* **Task directions**: Locate each line in the data below that contains the word "JSON" and copy it out in full.
-- Given entries start --
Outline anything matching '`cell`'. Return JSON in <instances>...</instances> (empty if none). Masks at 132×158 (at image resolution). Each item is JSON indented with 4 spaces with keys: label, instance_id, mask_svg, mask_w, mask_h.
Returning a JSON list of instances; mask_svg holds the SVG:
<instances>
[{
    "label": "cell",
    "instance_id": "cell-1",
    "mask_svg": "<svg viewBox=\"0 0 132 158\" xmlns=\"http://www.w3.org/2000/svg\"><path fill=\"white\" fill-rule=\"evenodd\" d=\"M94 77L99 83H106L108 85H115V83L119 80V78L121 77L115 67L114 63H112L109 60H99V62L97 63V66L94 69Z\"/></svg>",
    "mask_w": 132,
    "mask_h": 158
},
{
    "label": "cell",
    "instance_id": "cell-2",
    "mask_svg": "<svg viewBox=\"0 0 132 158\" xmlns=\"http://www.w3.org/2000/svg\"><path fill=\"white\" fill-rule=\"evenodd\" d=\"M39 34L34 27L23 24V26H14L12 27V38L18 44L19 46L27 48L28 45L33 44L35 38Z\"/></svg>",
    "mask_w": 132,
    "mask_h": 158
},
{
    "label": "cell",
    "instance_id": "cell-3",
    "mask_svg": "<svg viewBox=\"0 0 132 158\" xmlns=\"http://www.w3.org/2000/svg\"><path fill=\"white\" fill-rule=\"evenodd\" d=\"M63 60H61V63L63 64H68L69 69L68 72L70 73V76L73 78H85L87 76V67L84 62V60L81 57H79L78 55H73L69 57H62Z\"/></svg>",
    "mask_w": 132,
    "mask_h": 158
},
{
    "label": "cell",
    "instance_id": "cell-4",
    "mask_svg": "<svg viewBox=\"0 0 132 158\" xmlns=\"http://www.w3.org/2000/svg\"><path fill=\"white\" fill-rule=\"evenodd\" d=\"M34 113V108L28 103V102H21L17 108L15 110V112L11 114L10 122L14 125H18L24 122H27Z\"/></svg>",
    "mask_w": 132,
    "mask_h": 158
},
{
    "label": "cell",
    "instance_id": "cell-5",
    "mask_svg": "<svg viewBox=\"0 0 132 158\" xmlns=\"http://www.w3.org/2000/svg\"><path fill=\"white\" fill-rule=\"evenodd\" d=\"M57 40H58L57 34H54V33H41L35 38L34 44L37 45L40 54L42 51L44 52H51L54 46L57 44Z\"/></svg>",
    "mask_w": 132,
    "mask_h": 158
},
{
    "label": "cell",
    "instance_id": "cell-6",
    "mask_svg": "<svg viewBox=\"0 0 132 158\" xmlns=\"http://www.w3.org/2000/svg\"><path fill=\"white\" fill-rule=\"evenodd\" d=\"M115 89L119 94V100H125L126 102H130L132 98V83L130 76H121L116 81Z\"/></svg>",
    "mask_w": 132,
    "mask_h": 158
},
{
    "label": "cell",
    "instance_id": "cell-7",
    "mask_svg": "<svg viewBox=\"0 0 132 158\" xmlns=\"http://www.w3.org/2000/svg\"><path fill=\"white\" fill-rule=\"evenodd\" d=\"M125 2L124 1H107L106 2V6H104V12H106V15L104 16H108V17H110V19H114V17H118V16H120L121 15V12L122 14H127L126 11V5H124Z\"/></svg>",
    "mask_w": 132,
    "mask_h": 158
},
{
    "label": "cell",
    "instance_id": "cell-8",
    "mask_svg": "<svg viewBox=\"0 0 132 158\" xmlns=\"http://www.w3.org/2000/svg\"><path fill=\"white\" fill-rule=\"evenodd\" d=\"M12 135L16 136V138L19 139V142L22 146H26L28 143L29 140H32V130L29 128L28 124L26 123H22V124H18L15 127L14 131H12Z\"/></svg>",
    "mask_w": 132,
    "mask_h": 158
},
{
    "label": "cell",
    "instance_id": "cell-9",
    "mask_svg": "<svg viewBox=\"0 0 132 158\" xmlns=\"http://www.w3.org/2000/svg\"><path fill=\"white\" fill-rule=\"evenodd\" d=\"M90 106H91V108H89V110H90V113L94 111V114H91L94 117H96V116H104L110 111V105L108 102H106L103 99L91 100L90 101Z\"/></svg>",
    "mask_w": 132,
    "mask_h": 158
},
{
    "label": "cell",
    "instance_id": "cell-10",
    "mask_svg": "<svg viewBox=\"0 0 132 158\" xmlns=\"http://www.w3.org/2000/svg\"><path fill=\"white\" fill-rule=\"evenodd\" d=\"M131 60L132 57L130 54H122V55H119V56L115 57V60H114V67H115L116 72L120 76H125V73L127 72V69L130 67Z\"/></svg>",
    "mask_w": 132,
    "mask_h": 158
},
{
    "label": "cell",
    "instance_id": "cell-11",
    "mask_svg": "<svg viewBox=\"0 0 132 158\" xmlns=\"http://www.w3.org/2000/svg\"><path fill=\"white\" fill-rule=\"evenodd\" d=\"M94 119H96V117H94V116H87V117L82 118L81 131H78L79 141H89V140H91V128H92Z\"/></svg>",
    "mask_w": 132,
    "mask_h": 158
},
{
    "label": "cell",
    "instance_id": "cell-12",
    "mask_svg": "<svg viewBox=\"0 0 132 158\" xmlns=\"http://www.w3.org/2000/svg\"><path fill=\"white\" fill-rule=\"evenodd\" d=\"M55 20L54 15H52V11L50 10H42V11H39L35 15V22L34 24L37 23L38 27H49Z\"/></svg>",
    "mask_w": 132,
-- Given entries end --
* **Written response**:
Outline anything matching '`cell`'. Return JSON in <instances>...</instances> (empty if none). Masks at 132×158 (at image resolution). Each item is JSON indented with 4 spaces with keys: label, instance_id, mask_svg, mask_w, mask_h.
Returning a JSON list of instances; mask_svg holds the SVG:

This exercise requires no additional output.